“Saya tidak
percaya bahwa agama itu adalah alat pemecah belah bangsa, yang memecah belah
bukan agamanya, tetapi yang memecah belah adalah orang yang menggunakan agama untuk
kepentingan mereka,” demikian diucapkan Yenny Wahid, Direktur Eksekutif Wahid Institute ini.
Hal ini
disampaikan Yenny mengingat masih banyak pemeluk agama yang memanfaatkan agama untuk
tujuan yang tidak benar. Dia menilai kalau pemeluk agama di Indonesia masih belum hidup sesuai dengan ajaran agama yang dipeluknya.
“Ada pemeluk
agama yang sangat dokmatik, menganggap agamanya itu alat untuk membuat dirinya merasa
paling superior, yang lain dianggap kafir atau orang yang tersesat,” ucap Yenny
melanjutkan saat menghadiri acara talkshow ‘Melody of Diversity’ yang digelar oleh
sebuah organisasi keagamaan asal Jepang bernama Soka Gakkai di Kemayoran, Jakarta Pusat, Minggu (10/9).
Melody of
Diversity sendiri adalah rangkaian kampanye perdamaian yang dilakukan oleh Soka
Gakkai bersama Wahid Foundation dengan melibatkan berbagai kalangan mulai dari mahasiswa
dan juga masyarakat umum. Lewat talkshow ini pihak penyelenggara bertujuan untuk memberi masyarakat wawasan dan kesadaran soal keberagaman di Indonesia.
Yenny pun menyerukan
untuk stop tindakan mengkambinghitamkan agama untuk tujuan merusak persatuan dan
kesatuan bangsa. Karena agama itu sendiri sejatinya hadir untuk tujuan menjauhkan manusia dari kegelapan hati dan menghantarkan setiap orang dekat kepada Tuhan.
“Agama mengajarkan
sifat-sifat yang ilahiah, dan harus ditiru oleh makhluk ciptaanNya. Jadi agama itu
isinya tentang kebaikan semua,” lanjut Yenny. Jadi bukan agamanya yang menjadi alat.

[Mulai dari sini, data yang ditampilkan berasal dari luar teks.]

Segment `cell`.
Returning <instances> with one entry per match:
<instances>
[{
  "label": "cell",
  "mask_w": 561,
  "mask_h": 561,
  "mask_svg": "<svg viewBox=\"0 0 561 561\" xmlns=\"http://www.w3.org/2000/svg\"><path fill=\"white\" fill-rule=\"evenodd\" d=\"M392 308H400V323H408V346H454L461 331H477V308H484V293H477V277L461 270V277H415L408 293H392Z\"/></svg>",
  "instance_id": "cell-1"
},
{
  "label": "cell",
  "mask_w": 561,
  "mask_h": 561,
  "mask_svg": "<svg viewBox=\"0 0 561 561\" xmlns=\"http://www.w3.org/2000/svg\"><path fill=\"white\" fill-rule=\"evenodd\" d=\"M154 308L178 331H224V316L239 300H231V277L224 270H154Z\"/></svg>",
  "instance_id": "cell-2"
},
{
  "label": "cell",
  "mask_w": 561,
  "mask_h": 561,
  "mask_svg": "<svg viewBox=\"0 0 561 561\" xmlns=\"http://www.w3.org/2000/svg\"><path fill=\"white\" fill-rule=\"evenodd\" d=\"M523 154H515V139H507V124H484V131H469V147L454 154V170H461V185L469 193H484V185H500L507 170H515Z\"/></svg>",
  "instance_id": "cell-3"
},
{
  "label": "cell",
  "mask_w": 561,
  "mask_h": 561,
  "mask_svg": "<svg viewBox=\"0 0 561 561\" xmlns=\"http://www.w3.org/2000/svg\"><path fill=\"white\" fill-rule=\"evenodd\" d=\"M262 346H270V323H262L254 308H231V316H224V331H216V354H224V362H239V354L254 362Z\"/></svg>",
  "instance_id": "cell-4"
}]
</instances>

Melainkan, attitude kita mengenai agama,” terangnya.
Selain menyuarakan
perdamaian, putri Presiden ke-4 Republik Indonesia Abdurrahman Wahid ini pun vokal
menyuarakan soal sikapnya terhadap kasus Rohingya di Rakhine, Myanmar. Dia meminta
supaya semua pihak yang mendukung kekerasan yang dialami kaum Rohingya jangan dikait-kaitkan
dengan isu agama. Sebab kasus itu tidak semata-mata timbul hanya karena masalah agama.
“Yang harus
kita protes adalah tindakan perlakuan militeristik dan represif terhadap HAM dari
warga Rohingya, itu yang harus kita protes tapi jangan bawa-bawa agama karena itu
tidak tepat,” imbaunya.
Dia mendukung
sepenuhnya empati dari masyarakat dunia terkait tindakan diskriminatif bagi semua
orang yang mengalaminya. Tapi jangan sekali-kali membela hanya karena masalah agama.